The Los Angeles native’s current research centers on finding ways to make environmental health innovations — products such as water filters and clean cookstoves — available to vulnerable populations in the East African nations of Kenya, Uganda, and Rwanda. Her dissertation is titled Developing Markets and Businesses for Environmental Health Innovations. “(These products) protect people against environmental health hazards, which are contaminants in the environment like water contamination and air pollution,” Diana said, noting that while many of these products have been produced, it can be difficult to inform consumers about their benefits and provide easy access to them. “Few people actually know about them, few people can get them, few people can buy them, few people want to buy them, and adopt them. At the same time, with firms, there are so many obstacles to actually providing them.” According to the Clean Cooking Alliance, “Switching to clean cooking – using modern stoves and fuels – transforms lives by improving health, protecting the climate and the environment, empowering women, and helping consumers save time and money. … Cooking without clean stoves and fuels releases toxic pollutants into the environment and endangers the health and well-being of billions across the globe.” The alliance claims more than 400 million people have gained access to clean cooking since its establishment in 2010. The alliance states that clean cooking technologies largely benefit women and children, who spend significant periods of time in the kitchen, as well as time looking for fuel such as wood.

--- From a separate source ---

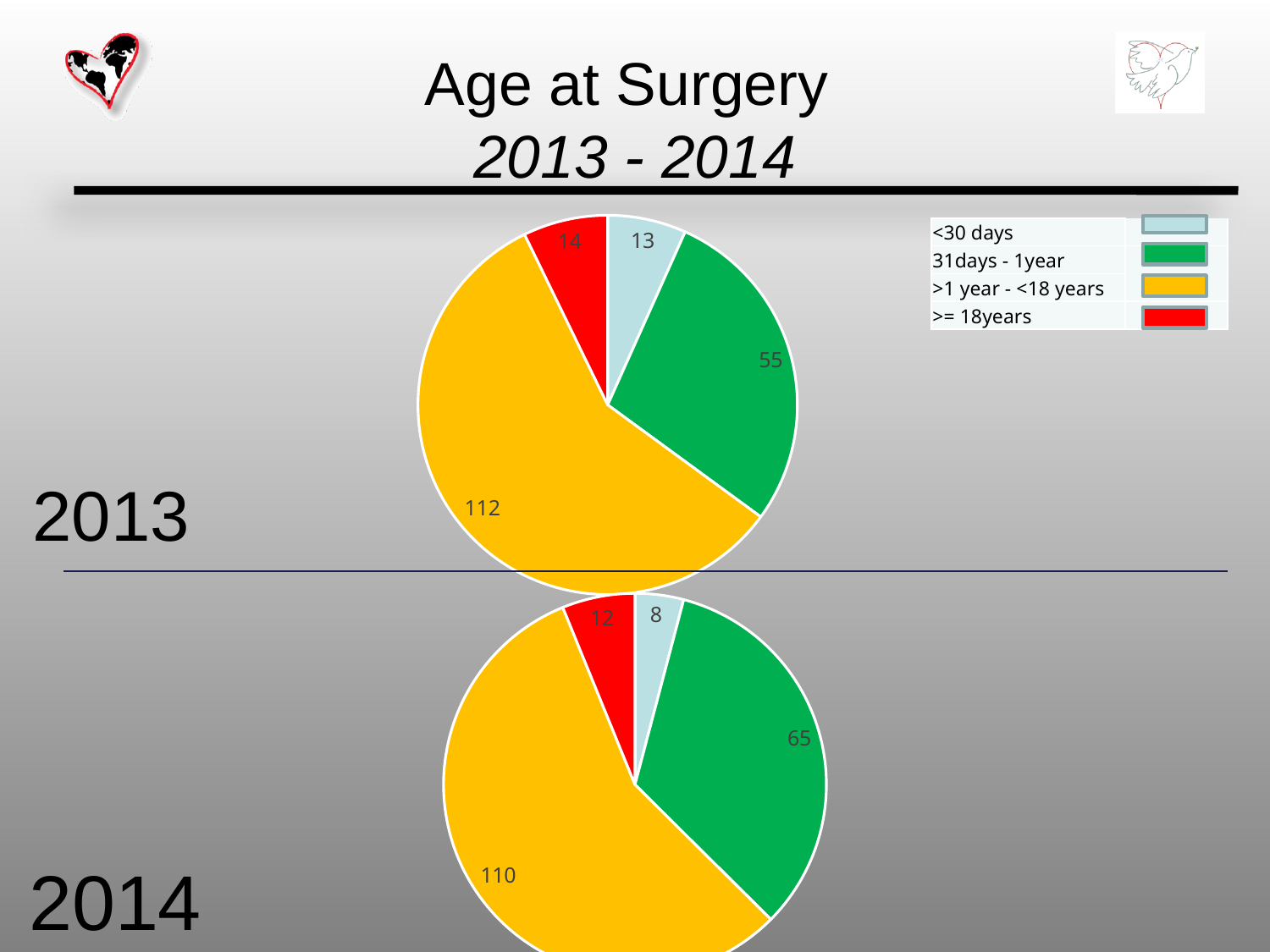
What is the difference between the 31days - 1year values in the 2014 and 2013 pie charts? 10 In the 2014 pie chart, which age group has the smallest slice? <30 days Which is larger: the <30 days value in the 2013 pie chart or in the 2014 pie chart? 2013 In the 2013 pie chart, which age group has the largest slice? >1 year - <18 years In the 2014 pie chart, what is the value for 31days - 1year? 65 In the 2014 pie chart, what is the value for >= 18years? 12 What type of charts are shown on the slide? Pie charts In the 2013 pie chart, what is the value for <30 days? 13 Which colour represents the >= 18years group in the legend? Red How many age groups does the legend list? 4 What is the total of all slices in the 2013 pie chart? 194 In the 2013 pie chart, what is the value for >1 year - <18 years? 112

According to the alliance, clean cooking can lower blood pressure in pregnant women and increase babies’ birth weight,
Diana Jue-Rajasingh (right) with a resident in rural Rwanda
while reducing the severity and duration of respiratory diseases in children. Diana has dedicated a large part of her professional career to ensuring that she and other “well-resourced people can and should find financially sustainable ways to work in spaces where public and social sector efforts have failed.” Her research in East Africa is a continuation of other international work she’s done. Prior to coming to Michigan Ross, Diana was a social entrepreneur in India, co-founding Essmart, a company that distributed life-improving products such as water filters, clean cookstoves, and agricultural products in rural South India. Her work overseas led her to the work of C.K. Prahalad, reading “The Fortune at the Bottom of the Pyramid,” a book the former Michigan Ross professor co-authored with Stuart Hart. “That’s what inspired me to start the company and also to apply for PhD programs at Ross in particular, because of the legacy of his teachings and work.”